Over 75% of patients with MDS failed HMA-treatment within 6 months of initiation and were observed with more inpatient admissions than those with HMA-treatment success, translating into substantially higher healthcare costs. HMA-treatment failure results in an important economic burden in MDS patients.
根据低甲基化药物(HMA)治疗反应,描述接受 HMA 治疗的骨髓增生异常综合征(MDS)患者的医疗资源利用(HRU)和成本。
使用 SEER-Medicare 数据(2006 年 1 月至 2016 年 12 月),确定了 2009 年 1 月至 2015 年 12 月期间被诊断为 MDS 的成年人(SEER),他们接受了 HMA 治疗(索引日期)。使用基于索赔的算法确定 HMA 治疗成功(指标:≥7 个 HMA 周期、干细胞移植和输血独立性)或失败(指标:急性髓细胞白血病[AML]、AML 样治疗和死亡)。从索引日期到索引后 1 年评估 HRU 和成本,总体上和根据 HMA 治疗成功或失败进行分层。
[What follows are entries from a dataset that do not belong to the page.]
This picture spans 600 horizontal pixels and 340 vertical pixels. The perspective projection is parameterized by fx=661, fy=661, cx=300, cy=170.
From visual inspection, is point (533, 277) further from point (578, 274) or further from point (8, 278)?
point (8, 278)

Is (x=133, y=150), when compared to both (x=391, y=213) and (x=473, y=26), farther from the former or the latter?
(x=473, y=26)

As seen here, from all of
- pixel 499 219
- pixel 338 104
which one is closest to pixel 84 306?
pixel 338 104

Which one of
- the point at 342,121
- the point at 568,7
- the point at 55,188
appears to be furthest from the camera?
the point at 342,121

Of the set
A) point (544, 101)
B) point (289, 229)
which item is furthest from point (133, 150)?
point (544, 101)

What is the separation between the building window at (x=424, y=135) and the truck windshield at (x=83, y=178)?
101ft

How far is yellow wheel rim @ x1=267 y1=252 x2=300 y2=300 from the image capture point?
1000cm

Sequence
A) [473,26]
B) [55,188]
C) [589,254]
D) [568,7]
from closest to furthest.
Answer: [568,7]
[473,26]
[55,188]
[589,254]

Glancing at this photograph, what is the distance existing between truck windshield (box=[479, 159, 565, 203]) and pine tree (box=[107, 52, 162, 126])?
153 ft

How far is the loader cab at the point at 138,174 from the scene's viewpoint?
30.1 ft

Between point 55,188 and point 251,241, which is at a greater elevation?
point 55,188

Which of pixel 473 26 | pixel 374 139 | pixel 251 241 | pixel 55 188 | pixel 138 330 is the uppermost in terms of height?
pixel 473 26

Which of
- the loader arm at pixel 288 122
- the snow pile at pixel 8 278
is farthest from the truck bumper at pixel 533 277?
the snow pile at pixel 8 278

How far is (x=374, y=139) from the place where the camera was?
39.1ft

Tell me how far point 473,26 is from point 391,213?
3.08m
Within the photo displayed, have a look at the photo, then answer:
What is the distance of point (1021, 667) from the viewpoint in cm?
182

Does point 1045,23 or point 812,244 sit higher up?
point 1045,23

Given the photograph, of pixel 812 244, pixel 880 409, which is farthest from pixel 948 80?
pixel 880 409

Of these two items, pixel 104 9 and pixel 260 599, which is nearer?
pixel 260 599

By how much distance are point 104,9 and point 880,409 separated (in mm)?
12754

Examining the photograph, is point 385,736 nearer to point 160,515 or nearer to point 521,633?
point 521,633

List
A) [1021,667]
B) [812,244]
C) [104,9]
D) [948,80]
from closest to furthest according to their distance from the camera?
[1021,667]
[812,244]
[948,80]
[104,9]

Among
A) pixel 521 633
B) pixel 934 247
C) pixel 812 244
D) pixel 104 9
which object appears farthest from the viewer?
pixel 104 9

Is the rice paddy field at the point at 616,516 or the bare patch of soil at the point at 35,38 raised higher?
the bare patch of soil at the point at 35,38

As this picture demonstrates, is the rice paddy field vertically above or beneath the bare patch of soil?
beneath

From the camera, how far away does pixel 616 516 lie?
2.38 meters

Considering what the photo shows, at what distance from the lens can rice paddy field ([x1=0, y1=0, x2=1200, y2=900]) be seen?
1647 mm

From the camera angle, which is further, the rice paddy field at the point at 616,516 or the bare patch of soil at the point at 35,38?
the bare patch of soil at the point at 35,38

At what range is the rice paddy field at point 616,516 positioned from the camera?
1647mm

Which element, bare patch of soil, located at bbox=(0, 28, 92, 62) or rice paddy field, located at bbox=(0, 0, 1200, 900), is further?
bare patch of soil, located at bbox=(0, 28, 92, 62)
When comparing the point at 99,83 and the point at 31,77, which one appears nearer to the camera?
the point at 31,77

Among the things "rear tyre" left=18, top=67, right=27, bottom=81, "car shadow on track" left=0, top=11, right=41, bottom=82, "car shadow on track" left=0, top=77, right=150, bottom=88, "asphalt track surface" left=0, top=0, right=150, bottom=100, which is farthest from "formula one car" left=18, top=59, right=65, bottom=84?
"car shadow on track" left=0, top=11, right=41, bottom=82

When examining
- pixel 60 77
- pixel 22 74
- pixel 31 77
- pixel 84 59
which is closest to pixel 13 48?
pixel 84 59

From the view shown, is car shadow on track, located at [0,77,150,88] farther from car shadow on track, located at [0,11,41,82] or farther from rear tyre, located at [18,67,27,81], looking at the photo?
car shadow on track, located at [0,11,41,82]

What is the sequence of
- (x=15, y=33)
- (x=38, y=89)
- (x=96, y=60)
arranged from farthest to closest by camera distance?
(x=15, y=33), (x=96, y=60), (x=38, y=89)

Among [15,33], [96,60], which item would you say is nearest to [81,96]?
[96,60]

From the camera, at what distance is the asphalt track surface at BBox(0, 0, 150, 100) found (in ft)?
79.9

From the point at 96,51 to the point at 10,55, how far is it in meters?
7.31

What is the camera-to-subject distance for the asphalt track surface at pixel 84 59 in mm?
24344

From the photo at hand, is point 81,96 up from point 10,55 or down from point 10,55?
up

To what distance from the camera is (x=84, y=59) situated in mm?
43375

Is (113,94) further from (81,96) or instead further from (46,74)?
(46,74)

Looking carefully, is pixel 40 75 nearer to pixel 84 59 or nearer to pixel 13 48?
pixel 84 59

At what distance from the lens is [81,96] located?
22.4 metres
在 HMA 治疗失败的患者中,还从失败到失败后 1 年评估了 HRU 和成本。
该研究包括 3046 名患者(平均年龄:77.4 岁;女性:36.8%)。HMA 治疗成功和失败的比例分别为 44.4%和 76.2%(20.6%先成功后失败)。总体而言,每位患者每月每 100 名患者中有 15.2 次住院(中位随访:5.9 个月)。HMA 治疗成功的患者每月每 100 名患者中有 7.5 次住院,而 HMA 治疗失败的患者在 HMA 治疗失败前和失败后分别有 20.4 和 35.3 次住院/100 名患者/月,中位随访分别为 4.3 和 1.8 个月(分别为 HMA 治疗失败前和失败后)。总体而言,每位患者每月的医疗保健费用为 12494 美元,HMA 治疗成功的患者每月为 8069 美元,HMA 治疗失败前和失败后分别为 13809 美元和 19242 美元。门诊费用(68.3%)是总体医疗保健费用的主要贡献者,而 HMA 治疗失败后住院费用(80.3%)是主要的成本驱动因素。
由于没有可用的实验室检测结果,索赔中观察到的临床指标用于评估 HMA 治疗反应。
超过 75%的 MDS 患者在开始 HMA 治疗后 6 个月内治疗失败,与 HMA 治疗成功的患者相比,这些患者的住院次数更多,导致医疗保健费用大幅增加。HMA 治疗失败会给 MDS 患者带来重大的经济负担。